The Anti-Kickback Statutes and regulations contain several “safe harbors” and other parameters for dentists, physicians, and chiropractors for establishing compliant relationships –including the need for “fair market value” compensation. These safe harbors are:
a- Personal services
b- Space and equipment leases
c- Sale of a medical practice
d- Practitioner recruitment
e- Employment agreements
Failure to meet a safe harbor does not make an arrangement illegal for a dentist or a physician but it may be investigated and prosecuted.

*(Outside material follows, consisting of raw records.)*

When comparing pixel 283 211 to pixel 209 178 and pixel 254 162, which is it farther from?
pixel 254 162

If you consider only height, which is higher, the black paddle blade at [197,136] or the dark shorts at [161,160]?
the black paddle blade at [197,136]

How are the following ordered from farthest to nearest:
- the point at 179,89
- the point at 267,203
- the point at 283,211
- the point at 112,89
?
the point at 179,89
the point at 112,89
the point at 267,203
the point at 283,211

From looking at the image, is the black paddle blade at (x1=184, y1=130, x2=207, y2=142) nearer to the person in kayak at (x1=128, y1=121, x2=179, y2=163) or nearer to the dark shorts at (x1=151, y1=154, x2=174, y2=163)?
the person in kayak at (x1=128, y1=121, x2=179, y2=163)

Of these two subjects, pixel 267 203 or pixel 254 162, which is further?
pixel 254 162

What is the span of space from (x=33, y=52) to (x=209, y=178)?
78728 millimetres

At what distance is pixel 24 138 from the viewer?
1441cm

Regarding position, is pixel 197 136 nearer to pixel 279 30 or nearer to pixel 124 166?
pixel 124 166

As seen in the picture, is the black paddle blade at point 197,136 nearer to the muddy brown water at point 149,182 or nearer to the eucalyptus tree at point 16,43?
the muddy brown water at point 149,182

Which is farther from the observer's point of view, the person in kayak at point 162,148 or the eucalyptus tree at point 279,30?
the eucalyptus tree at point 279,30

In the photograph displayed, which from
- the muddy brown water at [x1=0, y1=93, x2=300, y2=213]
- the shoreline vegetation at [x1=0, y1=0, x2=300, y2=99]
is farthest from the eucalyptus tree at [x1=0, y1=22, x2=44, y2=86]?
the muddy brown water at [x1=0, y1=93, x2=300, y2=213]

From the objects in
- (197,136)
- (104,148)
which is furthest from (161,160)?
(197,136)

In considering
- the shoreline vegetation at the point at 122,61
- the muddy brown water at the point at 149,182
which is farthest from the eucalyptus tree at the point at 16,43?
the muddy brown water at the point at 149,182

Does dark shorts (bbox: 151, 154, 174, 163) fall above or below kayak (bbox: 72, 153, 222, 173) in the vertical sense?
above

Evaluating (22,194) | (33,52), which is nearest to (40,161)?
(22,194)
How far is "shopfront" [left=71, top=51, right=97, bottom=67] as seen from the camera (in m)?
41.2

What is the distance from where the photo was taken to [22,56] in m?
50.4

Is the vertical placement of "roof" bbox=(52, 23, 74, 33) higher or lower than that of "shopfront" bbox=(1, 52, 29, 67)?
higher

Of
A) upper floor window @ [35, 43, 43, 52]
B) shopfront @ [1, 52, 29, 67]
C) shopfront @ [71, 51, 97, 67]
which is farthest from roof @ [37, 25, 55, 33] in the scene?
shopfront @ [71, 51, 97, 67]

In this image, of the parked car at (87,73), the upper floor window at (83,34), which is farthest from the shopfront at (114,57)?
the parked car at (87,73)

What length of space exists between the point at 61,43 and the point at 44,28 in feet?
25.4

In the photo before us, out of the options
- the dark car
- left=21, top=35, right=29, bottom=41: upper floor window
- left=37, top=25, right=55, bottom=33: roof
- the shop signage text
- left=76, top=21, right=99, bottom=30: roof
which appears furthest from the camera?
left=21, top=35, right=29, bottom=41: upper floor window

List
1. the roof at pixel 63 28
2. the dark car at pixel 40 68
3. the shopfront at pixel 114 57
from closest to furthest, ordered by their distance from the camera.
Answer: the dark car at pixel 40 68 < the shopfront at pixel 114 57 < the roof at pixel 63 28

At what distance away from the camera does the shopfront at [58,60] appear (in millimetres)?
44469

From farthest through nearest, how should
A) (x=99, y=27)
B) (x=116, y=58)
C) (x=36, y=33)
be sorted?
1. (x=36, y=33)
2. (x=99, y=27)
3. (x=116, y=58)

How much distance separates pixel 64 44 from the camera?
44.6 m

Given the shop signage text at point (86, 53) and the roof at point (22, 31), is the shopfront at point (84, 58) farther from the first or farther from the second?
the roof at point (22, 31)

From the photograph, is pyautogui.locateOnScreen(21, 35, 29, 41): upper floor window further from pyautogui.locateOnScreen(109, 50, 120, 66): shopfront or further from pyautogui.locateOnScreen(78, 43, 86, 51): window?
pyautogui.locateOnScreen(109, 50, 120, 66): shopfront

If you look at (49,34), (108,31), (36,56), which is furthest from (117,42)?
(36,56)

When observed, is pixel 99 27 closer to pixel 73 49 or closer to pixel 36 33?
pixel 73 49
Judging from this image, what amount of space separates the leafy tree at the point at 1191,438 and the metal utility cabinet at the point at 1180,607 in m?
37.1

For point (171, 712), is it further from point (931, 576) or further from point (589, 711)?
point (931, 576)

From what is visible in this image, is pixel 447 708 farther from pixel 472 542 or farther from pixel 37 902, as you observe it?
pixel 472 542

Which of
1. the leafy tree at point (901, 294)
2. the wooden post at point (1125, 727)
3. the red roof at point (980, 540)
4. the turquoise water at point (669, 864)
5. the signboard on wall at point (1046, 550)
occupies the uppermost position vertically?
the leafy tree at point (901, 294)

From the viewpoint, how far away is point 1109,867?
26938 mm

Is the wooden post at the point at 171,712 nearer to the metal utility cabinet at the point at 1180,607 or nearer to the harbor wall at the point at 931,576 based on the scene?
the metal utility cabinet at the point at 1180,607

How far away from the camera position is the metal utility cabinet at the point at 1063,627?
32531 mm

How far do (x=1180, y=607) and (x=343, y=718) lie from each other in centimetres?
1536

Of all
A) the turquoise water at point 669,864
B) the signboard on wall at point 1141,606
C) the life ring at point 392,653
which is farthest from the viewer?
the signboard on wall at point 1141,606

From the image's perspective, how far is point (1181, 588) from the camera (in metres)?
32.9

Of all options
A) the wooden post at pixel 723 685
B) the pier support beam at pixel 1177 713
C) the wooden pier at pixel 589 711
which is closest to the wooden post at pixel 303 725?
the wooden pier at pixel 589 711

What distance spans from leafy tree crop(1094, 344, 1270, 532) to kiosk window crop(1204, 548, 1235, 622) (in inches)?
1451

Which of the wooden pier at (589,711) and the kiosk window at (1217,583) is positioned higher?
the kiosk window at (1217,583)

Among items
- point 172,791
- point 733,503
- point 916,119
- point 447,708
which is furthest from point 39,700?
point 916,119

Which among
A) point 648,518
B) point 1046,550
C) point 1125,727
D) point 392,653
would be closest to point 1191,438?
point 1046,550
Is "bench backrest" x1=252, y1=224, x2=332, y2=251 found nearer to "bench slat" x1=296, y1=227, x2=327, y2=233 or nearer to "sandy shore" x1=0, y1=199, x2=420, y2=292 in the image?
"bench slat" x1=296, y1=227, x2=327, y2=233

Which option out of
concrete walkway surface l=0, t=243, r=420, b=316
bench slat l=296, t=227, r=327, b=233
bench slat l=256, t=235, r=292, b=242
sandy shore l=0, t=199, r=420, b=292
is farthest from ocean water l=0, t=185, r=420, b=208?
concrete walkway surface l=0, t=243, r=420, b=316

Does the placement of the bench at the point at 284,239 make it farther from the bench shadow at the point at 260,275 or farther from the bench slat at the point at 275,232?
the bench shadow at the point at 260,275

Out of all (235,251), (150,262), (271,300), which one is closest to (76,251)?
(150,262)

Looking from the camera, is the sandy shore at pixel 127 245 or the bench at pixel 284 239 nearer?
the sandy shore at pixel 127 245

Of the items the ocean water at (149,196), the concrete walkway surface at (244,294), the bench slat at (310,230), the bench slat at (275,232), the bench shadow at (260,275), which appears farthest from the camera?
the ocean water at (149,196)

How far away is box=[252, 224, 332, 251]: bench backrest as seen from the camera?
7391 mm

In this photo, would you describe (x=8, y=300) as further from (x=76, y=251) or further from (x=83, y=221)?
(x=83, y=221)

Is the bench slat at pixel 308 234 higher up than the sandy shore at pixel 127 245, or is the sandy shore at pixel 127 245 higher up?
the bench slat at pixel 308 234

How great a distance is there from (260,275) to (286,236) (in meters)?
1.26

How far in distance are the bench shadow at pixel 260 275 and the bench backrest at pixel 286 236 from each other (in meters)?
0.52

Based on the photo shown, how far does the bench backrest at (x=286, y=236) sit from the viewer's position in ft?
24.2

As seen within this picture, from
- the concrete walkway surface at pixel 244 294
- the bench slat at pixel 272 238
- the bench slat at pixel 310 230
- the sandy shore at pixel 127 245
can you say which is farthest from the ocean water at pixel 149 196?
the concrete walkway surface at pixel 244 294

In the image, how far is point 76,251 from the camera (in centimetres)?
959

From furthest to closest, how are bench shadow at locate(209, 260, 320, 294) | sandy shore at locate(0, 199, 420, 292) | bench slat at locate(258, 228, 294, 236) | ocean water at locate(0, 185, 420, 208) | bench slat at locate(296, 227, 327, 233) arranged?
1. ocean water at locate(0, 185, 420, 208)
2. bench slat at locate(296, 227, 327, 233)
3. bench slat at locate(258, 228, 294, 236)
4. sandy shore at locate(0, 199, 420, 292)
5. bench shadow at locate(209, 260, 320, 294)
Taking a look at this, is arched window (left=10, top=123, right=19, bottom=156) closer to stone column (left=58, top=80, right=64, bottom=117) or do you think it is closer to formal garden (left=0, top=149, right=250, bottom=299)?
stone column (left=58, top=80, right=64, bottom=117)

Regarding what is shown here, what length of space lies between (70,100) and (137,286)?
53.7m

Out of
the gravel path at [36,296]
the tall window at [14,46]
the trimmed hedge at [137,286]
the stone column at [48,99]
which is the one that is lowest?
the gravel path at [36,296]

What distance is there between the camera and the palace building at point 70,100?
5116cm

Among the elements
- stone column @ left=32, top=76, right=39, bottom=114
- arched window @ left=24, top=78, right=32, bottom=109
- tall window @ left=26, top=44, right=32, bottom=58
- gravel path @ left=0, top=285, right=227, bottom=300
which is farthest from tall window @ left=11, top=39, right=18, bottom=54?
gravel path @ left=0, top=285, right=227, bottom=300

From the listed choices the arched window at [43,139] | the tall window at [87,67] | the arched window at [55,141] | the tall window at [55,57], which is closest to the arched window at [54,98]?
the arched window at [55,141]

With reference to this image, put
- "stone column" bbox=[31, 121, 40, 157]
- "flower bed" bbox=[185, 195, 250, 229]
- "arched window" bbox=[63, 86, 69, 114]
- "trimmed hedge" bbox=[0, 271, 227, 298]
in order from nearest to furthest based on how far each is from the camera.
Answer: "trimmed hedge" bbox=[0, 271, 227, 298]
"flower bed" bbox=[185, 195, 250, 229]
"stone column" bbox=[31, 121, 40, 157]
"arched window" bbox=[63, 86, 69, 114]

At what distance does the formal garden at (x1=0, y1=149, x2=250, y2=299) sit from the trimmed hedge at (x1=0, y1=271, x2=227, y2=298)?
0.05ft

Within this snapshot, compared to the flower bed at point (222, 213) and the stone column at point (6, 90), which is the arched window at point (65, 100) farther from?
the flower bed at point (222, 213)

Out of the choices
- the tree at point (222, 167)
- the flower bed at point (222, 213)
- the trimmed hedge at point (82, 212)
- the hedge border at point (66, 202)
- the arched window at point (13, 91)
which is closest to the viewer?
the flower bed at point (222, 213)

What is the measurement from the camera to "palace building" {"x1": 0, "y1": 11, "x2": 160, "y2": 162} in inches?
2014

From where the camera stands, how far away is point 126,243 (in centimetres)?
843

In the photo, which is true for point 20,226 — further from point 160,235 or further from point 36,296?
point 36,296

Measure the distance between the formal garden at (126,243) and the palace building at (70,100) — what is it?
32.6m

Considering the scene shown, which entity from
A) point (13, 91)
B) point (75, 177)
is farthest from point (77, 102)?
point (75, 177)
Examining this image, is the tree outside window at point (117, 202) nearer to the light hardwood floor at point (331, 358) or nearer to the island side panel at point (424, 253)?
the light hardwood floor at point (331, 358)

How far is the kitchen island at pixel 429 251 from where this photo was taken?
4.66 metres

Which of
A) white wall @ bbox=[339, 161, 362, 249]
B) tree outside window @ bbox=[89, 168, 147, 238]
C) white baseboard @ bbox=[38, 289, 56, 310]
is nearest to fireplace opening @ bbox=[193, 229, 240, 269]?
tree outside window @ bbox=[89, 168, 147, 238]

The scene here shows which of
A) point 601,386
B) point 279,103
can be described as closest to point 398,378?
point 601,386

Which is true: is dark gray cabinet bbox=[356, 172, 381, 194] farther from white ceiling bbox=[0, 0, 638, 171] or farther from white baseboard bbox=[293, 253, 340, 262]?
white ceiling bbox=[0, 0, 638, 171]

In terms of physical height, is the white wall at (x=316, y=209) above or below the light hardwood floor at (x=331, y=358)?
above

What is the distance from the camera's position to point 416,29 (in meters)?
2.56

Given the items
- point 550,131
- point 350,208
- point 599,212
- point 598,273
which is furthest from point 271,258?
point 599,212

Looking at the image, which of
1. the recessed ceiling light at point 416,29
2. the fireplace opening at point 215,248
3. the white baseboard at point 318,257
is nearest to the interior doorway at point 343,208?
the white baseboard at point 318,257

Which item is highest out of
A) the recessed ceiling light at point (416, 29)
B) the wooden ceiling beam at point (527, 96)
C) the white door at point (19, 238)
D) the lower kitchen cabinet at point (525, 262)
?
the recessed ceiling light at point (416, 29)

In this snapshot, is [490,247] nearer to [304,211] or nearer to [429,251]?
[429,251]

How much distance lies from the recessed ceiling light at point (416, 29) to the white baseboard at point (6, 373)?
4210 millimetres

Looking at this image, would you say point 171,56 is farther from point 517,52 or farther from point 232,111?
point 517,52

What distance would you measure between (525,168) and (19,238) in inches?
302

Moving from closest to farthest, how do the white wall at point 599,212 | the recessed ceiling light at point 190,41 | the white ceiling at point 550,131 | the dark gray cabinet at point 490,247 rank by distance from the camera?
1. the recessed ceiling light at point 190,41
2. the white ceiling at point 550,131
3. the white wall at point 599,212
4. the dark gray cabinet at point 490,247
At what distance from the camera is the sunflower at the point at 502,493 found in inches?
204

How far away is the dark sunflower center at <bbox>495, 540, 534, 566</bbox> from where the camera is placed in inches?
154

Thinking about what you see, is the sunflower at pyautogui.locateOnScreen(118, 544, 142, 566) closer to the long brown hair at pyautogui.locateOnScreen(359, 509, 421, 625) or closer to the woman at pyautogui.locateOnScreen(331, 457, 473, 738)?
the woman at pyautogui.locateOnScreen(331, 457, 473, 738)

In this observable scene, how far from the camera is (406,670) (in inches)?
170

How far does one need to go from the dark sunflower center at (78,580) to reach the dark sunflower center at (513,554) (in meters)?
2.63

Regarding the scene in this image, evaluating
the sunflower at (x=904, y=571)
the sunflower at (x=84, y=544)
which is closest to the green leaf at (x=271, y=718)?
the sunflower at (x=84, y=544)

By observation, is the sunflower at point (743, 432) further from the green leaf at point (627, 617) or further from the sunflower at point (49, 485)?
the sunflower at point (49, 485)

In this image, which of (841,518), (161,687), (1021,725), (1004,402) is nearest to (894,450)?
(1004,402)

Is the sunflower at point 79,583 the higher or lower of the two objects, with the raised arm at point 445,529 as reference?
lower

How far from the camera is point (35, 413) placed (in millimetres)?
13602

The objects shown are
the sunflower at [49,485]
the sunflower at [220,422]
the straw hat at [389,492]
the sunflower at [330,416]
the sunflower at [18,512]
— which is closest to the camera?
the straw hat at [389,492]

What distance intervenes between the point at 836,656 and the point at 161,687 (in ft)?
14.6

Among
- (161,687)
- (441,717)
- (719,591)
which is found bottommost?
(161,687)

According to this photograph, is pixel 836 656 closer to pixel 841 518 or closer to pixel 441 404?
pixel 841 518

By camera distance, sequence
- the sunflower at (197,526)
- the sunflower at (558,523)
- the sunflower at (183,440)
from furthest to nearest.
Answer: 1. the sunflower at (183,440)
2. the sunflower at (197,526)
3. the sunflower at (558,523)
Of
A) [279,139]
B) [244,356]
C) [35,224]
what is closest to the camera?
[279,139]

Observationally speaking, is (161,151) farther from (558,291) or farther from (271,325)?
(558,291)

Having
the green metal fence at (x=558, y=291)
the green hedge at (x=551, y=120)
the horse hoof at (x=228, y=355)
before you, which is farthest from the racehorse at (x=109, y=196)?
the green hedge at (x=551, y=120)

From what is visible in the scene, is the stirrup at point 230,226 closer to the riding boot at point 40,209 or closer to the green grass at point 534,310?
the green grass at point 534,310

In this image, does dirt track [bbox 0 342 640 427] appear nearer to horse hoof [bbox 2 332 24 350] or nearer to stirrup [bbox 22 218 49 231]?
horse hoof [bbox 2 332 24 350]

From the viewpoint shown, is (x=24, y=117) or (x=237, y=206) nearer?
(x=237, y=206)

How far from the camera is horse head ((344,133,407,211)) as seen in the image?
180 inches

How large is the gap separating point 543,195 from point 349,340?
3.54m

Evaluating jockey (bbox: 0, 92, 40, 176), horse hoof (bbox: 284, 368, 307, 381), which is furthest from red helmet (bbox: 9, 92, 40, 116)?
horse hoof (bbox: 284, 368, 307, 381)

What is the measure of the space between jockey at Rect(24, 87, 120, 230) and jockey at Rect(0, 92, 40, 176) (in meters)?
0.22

While many Stark exceptions bear similarity to the Anti-Kickback safe harbors, most Stark Law exceptions applicable to practice acquisitions and physician employment have fair market value and commercial reasonableness requirements, including the bona-fide employment exception, the personal services arrangement exception and the fair market value exception.
Feel free to contact me (301-309-9002; email@example.com) if you are a dentist or physician seeking legal representation for business healthcare matters.
Have a Strong Advocate on Your Side!
A. Shane Kamkari, Esq,
Medical & Dental Practice Attorney.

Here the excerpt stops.